When you come up with a number you should next consider the fact that the ramifications of the conviction will stay with you forever (there is no 7 year record clearance like in a bankruptcy case).

Now, I assure you that even the priciest DUI attorney will charge a one time representation fee that is much, much, much less than the number you came up with.

The lesson? Choosing a DUI attorney involves a decision in which the legal fee is only a relatively small part of the equation. You need an attorney who knows what they're doing and who has your best interest in mind at all times. Then, whether the fee is 500 dollars or 5,000 dollars you will ultimately rest assured that you did everything you could to help yourself minimize the damages after your arrest.

You will be able to find attorneys who charge up to 10 thousand dollars for a single DUI case. You will also be able to locate attorneys (usually newly minted) who charge as little as 500 dollars for a single DUI case.
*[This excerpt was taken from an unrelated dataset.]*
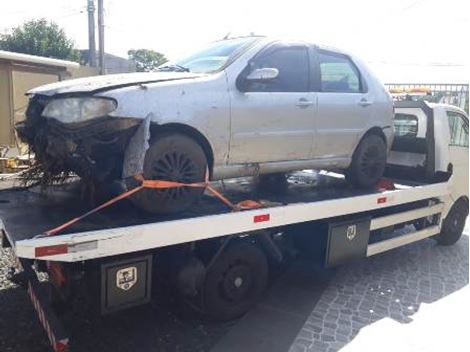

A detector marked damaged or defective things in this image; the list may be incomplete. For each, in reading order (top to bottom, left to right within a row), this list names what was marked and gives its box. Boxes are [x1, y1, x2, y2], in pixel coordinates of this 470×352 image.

damaged front bumper [16, 96, 141, 184]
broken headlight [41, 97, 117, 123]
crumpled hood [28, 71, 205, 96]
damaged white car [16, 35, 394, 213]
The variance is staggering.

Ultimately though, taking into account local market variables, you should expect to pay anywhere from $1,500 to $5,000 to secure the services of a criminal attorney in your DUI case. Anything more or less than that range should raise some sort of red flag.

Of course this post was made in 2009 and if you staggered upon it in 2015 these numbers will likely no longer represent an accurate range.